**Source document**.
※ ※ ※

Simply calling the function without assigning the output as a variable will result in the function's output not being defined which will affect our downstream operations.
'''

TopazDataAll = load_topaz_data(JURISDICTION_CODES)

def discard_using_dates(TopazData,start_date):

    TopazData['meetingDateNaive'] = pd.to_datetime(TopazData['meetingDate'], format='%Y-%m-%dT%H:%M:%S.%fZ', utc=True).dt.tz_localize(None)
    TopazData = TopazData[TopazData['meetingDateNaive'] >= datetime.strptime(start_date, '%Y-%m-%d') - relativedelta(years=1)]

    return TopazData

TopazDataAll = discard_using_dates(TopazDataAll,START_DATE)

def discard_scratched_runners_data(TopazDataAll):
    '''
    This function will discard all scratched runners and abandoned races by dropping all rows where place = None
    Note that this should only be done for past races, as upcoming races will also have place = None, because they have not been run yet, and so dropping these would remove all upcoming races
    '''
    # Discard scratched runners and abandoned races
    TopazDataAll.dropna(subset=['place'], how='all', inplace=True)

    return TopazDataAll

TOPAZ_COLUMNS_TO_KEEP = ['state',    
                        'trackName',
                        'distanceInMetres',
                        'raceId',
                        'meetingDate',
                        'raceTypeCode',
                        'runId',
                        'dogId',
                        'dogName',
                        'weightInKg',
                        'gradedTo',
                        'rating',
                        'raceNumber',
                        'boxNumber',
                        'rugNumber',
                        'sex',
                        'trainerId',
                        'trainerState',
                        'damId',
                        'damName',
                        'sireId',
                        'sireName',
                        'dateWhelped',
                        'last5',
                        'pir',
                        'place',
                        'prizeMoney',
                        'resultTime',
                        'resultMargin']

def discard_unnecessary_columns(TopazDataAll,columns):
    '''
    This function serves to keep only the subset of columns that we will use for our model.

※ ※ ※

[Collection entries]
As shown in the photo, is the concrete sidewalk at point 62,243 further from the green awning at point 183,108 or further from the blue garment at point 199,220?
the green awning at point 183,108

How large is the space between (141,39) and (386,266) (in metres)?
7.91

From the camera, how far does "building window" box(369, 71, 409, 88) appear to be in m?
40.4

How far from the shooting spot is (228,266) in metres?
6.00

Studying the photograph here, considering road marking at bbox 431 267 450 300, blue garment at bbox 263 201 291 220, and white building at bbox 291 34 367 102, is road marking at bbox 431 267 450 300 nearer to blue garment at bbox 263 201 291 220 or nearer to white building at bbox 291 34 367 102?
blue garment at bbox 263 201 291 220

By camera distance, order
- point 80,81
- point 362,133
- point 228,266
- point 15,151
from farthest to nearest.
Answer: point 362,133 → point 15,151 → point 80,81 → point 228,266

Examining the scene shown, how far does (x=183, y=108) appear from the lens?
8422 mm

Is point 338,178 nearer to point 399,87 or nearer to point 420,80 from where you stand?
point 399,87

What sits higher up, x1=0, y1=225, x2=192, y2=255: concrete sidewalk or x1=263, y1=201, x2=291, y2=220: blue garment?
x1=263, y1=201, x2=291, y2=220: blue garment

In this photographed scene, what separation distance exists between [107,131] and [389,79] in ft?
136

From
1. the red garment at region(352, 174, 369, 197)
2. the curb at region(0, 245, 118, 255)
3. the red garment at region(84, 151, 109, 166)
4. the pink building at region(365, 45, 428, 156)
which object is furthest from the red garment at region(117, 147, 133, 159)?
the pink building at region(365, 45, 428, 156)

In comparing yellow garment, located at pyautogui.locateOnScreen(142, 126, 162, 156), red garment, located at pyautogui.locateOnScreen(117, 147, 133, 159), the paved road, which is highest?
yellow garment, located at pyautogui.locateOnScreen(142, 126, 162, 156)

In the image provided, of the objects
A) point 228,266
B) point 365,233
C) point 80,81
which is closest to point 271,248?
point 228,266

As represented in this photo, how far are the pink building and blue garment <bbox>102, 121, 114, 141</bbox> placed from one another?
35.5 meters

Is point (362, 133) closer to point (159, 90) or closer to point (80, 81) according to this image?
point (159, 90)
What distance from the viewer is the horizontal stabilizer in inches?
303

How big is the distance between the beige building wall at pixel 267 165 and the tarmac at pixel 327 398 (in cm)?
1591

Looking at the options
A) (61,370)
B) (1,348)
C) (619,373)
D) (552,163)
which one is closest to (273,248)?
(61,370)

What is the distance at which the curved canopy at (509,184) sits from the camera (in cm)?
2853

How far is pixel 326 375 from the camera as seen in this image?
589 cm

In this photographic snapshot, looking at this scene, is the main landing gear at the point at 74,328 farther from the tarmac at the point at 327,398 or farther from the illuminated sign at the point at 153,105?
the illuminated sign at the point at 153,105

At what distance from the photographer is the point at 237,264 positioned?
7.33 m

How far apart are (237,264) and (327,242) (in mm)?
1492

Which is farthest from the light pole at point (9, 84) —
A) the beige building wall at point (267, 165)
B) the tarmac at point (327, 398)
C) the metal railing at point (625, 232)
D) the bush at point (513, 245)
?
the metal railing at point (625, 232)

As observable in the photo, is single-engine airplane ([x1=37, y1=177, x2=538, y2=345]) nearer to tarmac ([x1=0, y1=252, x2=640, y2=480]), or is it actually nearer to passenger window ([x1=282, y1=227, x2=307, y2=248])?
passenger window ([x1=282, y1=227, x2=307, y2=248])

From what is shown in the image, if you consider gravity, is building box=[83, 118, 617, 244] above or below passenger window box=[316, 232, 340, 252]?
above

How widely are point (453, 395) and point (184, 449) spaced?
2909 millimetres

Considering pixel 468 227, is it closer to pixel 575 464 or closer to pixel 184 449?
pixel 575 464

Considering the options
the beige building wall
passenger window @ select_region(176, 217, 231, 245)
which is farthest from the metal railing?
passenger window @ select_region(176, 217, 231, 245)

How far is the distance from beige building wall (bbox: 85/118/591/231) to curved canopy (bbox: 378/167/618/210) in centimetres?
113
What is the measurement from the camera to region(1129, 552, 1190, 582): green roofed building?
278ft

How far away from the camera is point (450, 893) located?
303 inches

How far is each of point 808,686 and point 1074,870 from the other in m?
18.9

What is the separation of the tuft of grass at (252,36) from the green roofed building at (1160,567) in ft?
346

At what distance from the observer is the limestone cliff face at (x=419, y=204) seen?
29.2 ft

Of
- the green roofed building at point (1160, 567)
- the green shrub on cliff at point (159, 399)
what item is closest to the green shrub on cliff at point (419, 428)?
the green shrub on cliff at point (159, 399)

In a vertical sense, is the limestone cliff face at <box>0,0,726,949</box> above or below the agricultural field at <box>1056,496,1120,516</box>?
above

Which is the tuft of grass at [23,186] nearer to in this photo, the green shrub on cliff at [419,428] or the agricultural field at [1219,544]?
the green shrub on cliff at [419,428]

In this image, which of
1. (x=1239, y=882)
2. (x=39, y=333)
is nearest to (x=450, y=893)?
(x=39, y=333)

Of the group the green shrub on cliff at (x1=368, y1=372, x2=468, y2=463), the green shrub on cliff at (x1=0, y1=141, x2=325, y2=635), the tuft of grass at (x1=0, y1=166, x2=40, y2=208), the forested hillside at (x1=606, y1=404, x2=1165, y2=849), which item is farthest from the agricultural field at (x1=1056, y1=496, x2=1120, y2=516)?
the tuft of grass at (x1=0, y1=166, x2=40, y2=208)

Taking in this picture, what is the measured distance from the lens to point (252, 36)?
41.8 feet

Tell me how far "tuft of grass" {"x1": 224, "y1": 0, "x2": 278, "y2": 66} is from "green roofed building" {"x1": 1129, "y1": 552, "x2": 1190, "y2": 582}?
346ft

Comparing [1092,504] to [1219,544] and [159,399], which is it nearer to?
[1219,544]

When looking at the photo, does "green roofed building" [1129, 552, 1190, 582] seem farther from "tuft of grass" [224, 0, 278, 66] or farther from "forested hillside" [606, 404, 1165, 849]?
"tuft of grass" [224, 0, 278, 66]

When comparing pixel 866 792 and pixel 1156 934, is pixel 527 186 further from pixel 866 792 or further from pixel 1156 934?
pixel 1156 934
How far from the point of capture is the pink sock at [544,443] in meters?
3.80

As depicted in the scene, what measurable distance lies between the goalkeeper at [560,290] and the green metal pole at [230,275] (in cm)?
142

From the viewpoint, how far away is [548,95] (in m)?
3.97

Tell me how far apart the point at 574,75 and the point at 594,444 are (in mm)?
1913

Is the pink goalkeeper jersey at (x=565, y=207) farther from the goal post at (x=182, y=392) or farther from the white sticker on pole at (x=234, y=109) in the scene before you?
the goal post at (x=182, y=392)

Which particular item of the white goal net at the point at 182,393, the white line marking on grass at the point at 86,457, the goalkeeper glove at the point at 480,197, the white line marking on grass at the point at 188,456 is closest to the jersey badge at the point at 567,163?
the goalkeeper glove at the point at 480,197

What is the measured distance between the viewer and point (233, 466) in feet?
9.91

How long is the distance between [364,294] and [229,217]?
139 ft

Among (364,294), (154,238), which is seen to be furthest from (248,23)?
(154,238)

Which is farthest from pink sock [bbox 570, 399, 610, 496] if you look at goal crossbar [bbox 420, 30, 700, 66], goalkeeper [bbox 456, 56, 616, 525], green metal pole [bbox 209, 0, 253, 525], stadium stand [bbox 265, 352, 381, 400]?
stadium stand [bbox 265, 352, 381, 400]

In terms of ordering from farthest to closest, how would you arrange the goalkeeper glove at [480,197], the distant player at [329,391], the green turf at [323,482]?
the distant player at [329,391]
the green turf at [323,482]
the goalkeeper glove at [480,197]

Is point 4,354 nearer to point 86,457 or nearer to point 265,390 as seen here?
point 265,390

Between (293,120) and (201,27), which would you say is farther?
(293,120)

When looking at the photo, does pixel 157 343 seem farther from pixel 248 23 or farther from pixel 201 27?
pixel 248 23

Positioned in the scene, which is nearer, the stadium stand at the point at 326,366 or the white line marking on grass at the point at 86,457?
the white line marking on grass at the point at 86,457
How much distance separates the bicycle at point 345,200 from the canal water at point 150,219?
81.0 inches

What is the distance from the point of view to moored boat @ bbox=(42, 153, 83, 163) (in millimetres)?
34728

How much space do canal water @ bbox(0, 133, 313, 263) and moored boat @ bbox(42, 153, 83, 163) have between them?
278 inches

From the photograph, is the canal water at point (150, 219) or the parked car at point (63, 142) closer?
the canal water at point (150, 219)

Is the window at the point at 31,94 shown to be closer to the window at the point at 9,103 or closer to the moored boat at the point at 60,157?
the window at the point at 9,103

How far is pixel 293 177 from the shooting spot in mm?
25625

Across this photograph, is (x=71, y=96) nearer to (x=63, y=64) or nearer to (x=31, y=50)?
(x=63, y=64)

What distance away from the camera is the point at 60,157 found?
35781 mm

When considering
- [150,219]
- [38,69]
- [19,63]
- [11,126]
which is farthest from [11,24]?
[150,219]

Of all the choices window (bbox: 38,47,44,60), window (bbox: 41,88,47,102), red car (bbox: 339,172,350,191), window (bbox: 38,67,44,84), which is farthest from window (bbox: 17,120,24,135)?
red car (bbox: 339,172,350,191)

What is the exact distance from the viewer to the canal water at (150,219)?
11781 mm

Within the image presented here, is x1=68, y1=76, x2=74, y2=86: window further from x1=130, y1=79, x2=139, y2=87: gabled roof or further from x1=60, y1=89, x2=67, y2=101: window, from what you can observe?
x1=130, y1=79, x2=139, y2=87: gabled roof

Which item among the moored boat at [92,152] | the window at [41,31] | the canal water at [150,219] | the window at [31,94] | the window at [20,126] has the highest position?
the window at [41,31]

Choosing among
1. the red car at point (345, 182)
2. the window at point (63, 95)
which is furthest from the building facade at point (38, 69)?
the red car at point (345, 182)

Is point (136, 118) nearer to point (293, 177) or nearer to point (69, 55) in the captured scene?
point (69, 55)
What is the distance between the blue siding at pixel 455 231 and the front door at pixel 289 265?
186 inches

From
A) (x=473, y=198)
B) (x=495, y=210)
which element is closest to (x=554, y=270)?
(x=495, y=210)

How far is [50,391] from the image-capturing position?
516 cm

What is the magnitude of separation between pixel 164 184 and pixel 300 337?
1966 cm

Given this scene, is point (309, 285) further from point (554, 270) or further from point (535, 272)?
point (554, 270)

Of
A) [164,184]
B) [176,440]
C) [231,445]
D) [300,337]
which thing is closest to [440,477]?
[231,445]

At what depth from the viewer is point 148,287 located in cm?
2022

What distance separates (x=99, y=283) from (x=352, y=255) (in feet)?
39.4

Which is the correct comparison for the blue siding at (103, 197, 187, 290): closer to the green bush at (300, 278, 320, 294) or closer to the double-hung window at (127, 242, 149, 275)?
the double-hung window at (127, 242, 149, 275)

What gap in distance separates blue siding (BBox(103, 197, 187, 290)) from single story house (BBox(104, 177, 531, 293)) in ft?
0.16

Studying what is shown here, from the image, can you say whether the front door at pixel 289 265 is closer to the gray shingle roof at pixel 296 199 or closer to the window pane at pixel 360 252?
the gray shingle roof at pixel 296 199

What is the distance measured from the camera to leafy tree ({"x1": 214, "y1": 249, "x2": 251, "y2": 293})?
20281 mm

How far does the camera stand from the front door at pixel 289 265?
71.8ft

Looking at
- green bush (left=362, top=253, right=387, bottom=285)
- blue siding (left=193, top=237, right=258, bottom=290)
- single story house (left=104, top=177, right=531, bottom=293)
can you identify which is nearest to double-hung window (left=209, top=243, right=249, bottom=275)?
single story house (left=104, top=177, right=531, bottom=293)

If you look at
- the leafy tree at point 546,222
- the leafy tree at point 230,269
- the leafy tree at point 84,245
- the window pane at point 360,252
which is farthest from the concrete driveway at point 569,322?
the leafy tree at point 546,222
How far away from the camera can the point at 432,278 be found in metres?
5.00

※ ※ ※

Reproduce verbatim everything in the Topaz data code above from "TopazDataAll = discard_using_dates(TopazDataAll,START_DATE)" down to "TopazDataAll.dropna(subset=['place'], how='all', inplace=True)".

TopazDataAll = discard_using_dates(TopazDataAll,START_DATE)

def discard_scratched_runners_data(TopazDataAll):
    '''
    This function will discard all scratched runners and abandoned races by dropping all rows where place = None
    Note that this should only be done for past races, as upcoming races will also have place = None, because they have not been run yet, and so dropping these would remove all upcoming races
    '''
    # Discard scratched runners and abandoned races
    TopazDataAll.dropna(subset=['place'], how='all', inplace=True)